• **PROBLEM TO SOLVE**:
Update the entries below by replacing every "photographer" with "viewer". Keep everything else unchanged.

• **DATA SHOWN**:
:::

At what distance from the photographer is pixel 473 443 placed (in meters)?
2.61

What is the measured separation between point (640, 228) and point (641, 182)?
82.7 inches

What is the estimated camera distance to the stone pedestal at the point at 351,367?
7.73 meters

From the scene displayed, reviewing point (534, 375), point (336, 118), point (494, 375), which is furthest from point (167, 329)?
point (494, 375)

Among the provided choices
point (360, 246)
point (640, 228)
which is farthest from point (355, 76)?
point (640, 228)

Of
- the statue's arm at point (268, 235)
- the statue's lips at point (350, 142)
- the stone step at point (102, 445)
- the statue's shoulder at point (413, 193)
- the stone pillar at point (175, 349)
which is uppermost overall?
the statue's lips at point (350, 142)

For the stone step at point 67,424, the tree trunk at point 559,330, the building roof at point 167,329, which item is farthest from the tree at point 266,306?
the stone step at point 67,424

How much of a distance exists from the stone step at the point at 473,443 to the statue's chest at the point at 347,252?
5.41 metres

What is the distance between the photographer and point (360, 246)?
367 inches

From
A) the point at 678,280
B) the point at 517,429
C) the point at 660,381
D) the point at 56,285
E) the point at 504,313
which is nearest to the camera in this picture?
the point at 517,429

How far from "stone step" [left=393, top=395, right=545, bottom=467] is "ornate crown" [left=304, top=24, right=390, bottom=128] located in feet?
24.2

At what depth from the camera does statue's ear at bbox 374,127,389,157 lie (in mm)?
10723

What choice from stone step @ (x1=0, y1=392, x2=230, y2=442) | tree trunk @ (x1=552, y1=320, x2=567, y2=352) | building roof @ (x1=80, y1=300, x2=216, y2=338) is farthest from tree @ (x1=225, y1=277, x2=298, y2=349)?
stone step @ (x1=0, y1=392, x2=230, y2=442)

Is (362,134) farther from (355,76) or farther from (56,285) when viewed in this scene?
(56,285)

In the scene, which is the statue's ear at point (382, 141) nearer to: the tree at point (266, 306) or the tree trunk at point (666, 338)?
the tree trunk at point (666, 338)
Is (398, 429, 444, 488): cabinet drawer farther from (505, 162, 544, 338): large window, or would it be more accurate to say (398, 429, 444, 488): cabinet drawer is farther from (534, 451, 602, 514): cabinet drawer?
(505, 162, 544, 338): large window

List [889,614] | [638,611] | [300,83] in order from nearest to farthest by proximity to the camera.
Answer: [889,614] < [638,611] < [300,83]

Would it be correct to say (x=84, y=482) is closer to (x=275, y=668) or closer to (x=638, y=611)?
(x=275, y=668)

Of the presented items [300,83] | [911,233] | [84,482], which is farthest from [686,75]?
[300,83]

:::

• **WRITTEN REPLY**:
At what distance from the viewer is pixel 473 443 placed (in meters)?
2.61

What is the measured separation between point (640, 228) and point (641, 182)?
82.7 inches

What is the estimated camera distance to the stone pedestal at the point at 351,367?
7.73 meters

From the scene displayed, reviewing point (534, 375), point (336, 118), point (494, 375), which is furthest from point (167, 329)?
point (494, 375)

Among the provided choices
point (360, 246)
point (640, 228)
which is farthest from point (355, 76)?
point (640, 228)

Of
- the statue's arm at point (268, 235)
- the statue's lips at point (350, 142)
- the stone step at point (102, 445)
- the statue's shoulder at point (413, 193)
- the stone pillar at point (175, 349)
which is uppermost overall?
the statue's lips at point (350, 142)

For the stone step at point 67,424, the tree trunk at point 559,330, the building roof at point 167,329, which item is farthest from the tree at point 266,306?
the stone step at point 67,424

How much of a distance exists from the stone step at the point at 473,443 to the statue's chest at the point at 347,252?
5.41 metres

What is the distance between the viewer and point (360, 246)?
367 inches

From
A) the point at 678,280
B) the point at 517,429
C) the point at 660,381
D) the point at 56,285
E) the point at 504,313
which is nearest to the camera in this picture?
the point at 517,429

How far from "stone step" [left=393, top=395, right=545, bottom=467] is "ornate crown" [left=304, top=24, right=390, bottom=128] located in feet?
24.2

At what depth from the camera does statue's ear at bbox 374,127,389,157 lie (in mm)?
10723

What choice from stone step @ (x1=0, y1=392, x2=230, y2=442) | tree trunk @ (x1=552, y1=320, x2=567, y2=352) | building roof @ (x1=80, y1=300, x2=216, y2=338) is farthest from tree @ (x1=225, y1=277, x2=298, y2=349)?
stone step @ (x1=0, y1=392, x2=230, y2=442)

Is (362,134) farther from (355,76) or farther from (56,285) when viewed in this scene?
(56,285)

In the scene, which is the statue's ear at point (382, 141) nearer to: the tree at point (266, 306) or the tree trunk at point (666, 338)?
the tree trunk at point (666, 338)
Is (398, 429, 444, 488): cabinet drawer farther from (505, 162, 544, 338): large window, or would it be more accurate to say (398, 429, 444, 488): cabinet drawer is farther from (534, 451, 602, 514): cabinet drawer?
(505, 162, 544, 338): large window

List [889,614] | [638,611] | [300,83] in order from nearest to farthest by proximity to the camera.
Answer: [889,614] < [638,611] < [300,83]

Would it be correct to say (x=84, y=482) is closer to (x=275, y=668) or closer to (x=638, y=611)?
(x=275, y=668)

Of the presented items [300,83] | [911,233] | [84,482], which is farthest from [686,75]?
[300,83]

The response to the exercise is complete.